I would like you to transcribe all of the data exactly.

(Stored data begins)

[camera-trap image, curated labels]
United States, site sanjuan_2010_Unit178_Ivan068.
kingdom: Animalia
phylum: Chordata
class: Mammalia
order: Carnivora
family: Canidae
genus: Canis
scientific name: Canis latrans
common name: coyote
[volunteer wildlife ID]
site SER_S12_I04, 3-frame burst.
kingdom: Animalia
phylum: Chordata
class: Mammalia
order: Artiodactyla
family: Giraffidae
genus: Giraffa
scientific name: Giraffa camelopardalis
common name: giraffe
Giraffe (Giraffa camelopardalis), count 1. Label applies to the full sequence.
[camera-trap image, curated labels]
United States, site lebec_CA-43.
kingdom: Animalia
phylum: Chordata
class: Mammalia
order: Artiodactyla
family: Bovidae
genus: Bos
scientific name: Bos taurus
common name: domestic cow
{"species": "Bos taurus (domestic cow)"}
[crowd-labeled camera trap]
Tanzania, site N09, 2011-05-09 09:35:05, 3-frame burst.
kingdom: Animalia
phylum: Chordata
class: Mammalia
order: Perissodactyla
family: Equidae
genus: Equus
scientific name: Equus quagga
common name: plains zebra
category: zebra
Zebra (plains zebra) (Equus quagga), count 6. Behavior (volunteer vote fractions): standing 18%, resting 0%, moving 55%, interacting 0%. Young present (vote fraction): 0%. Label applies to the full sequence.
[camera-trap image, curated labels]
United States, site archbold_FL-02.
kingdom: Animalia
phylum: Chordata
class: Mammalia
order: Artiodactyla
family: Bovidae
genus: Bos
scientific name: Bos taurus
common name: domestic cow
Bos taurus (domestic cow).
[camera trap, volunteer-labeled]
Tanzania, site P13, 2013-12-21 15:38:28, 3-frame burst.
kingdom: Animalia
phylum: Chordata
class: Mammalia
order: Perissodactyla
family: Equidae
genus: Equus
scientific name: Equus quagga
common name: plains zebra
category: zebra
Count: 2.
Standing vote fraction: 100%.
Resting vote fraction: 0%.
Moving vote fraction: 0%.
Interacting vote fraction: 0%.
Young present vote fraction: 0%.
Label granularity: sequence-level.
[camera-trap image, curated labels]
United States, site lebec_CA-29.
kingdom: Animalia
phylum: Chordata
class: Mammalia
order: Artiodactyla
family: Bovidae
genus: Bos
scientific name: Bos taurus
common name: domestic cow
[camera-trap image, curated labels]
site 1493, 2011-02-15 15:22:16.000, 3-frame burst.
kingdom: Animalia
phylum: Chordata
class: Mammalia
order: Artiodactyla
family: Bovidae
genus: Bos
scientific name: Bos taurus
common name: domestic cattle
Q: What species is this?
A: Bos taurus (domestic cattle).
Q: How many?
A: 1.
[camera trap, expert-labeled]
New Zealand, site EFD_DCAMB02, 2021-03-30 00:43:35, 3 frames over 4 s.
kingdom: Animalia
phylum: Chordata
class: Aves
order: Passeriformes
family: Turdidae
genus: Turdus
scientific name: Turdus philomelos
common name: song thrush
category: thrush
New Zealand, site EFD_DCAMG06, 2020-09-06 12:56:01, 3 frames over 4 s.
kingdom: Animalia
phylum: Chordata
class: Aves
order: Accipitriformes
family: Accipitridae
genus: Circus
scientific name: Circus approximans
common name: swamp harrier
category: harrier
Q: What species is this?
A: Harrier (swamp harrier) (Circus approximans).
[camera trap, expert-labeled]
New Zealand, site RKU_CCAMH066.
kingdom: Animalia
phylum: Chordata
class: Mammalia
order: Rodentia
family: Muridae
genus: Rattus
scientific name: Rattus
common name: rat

(Stored data ends)

**Solution for this problem**
[camera-trap image, curated labels]
United States, site sanjuan_2010_Unit178_Ivan068.
kingdom: Animalia
phylum: Chordata
class: Mammalia
order: Carnivora
family: Canidae
genus: Canis
scientific name: Canis latrans
common name: coyote
[volunteer wildlife ID]
site SER_S12_I04, 3-frame burst.
kingdom: Animalia
phylum: Chordata
class: Mammalia
order: Artiodactyla
family: Giraffidae
genus: Giraffa
scientific name: Giraffa camelopardalis
common name: giraffe
Giraffe (Giraffa camelopardalis), count 1. Label applies to the full sequence.
[camera-trap image, curated labels]
United States, site lebec_CA-43.
kingdom: Animalia
phylum: Chordata
class: Mammalia
order: Artiodactyla
family: Bovidae
genus: Bos
scientific name: Bos taurus
common name: domestic cow
{"species": "Bos taurus (domestic cow)"}
[crowd-labeled camera trap]
Tanzania, site N09, 2011-05-09 09:35:05, 3-frame burst.
kingdom: Animalia
phylum: Chordata
class: Mammalia
order: Perissodactyla
family: Equidae
genus: Equus
scientific name: Equus quagga
common name: plains zebra
category: zebra
Zebra (plains zebra) (Equus quagga), count 6. Behavior (volunteer vote fractions): standing 18%, resting 0%, moving 55%, interacting 0%. Young present (vote fraction): 0%. Label applies to the full sequence.
[camera-trap image, curated labels]
United States, site archbold_FL-02.
kingdom: Animalia
phylum: Chordata
class: Mammalia
order: Artiodactyla
family: Bovidae
genus: Bos
scientific name: Bos taurus
common name: domestic cow
Bos taurus (domestic cow).
[camera trap, volunteer-labeled]
Tanzania, site P13, 2013-12-21 15:38:28, 3-frame burst.
kingdom: Animalia
phylum: Chordata
class: Mammalia
order: Perissodactyla
family: Equidae
genus: Equus
scientific name: Equus quagga
common name: plains zebra
category: zebra
Count: 2.
Standing vote fraction: 100%.
Resting vote fraction: 0%.
Moving vote fraction: 0%.
Interacting vote fraction: 0%.
Young present vote fraction: 0%.
Label granularity: sequence-level.
[camera-trap image, curated labels]
United States, site lebec_CA-29.
kingdom: Animalia
phylum: Chordata
class: Mammalia
order: Artiodactyla
family: Bovidae
genus: Bos
scientific name: Bos taurus
common name: domestic cow
[camera-trap image, curated labels]
site 1493, 2011-02-15 15:22:16.000, 3-frame burst.
kingdom: Animalia
phylum: Chordata
class: Mammalia
order: Artiodactyla
family: Bovidae
genus: Bos
scientific name: Bos taurus
common name: domestic cattle
Q: What species is this?
A: Bos taurus (domestic cattle).
Q: How many?
A: 1.
[camera trap, expert-labeled]
New Zealand, site EFD_DCAMB02, 2021-03-30 00:43:35, 3 frames over 4 s.
kingdom: Animalia
phylum: Chordata
class: Aves
order: Passeriformes
family: Turdidae
genus: Turdus
scientific name: Turdus philomelos
common name: song thrush
category: thrush
New Zealand, site EFD_DCAMG06, 2020-09-06 12:56:01, 3 frames over 4 s.
kingdom: Animalia
phylum: Chordata
class: Aves
order: Accipitriformes
family: Accipitridae
genus: Circus
scientific name: Circus approximans
common name: swamp harrier
category: harrier
Q: What species is this?
A: Harrier (swamp harrier) (Circus approximans).
[camera trap, expert-labeled]
New Zealand, site RKU_CCAMH066.
kingdom: Animalia
phylum: Chordata
class: Mammalia
order: Rodentia
family: Muridae
genus: Rattus
scientific name: Rattus
common name: rat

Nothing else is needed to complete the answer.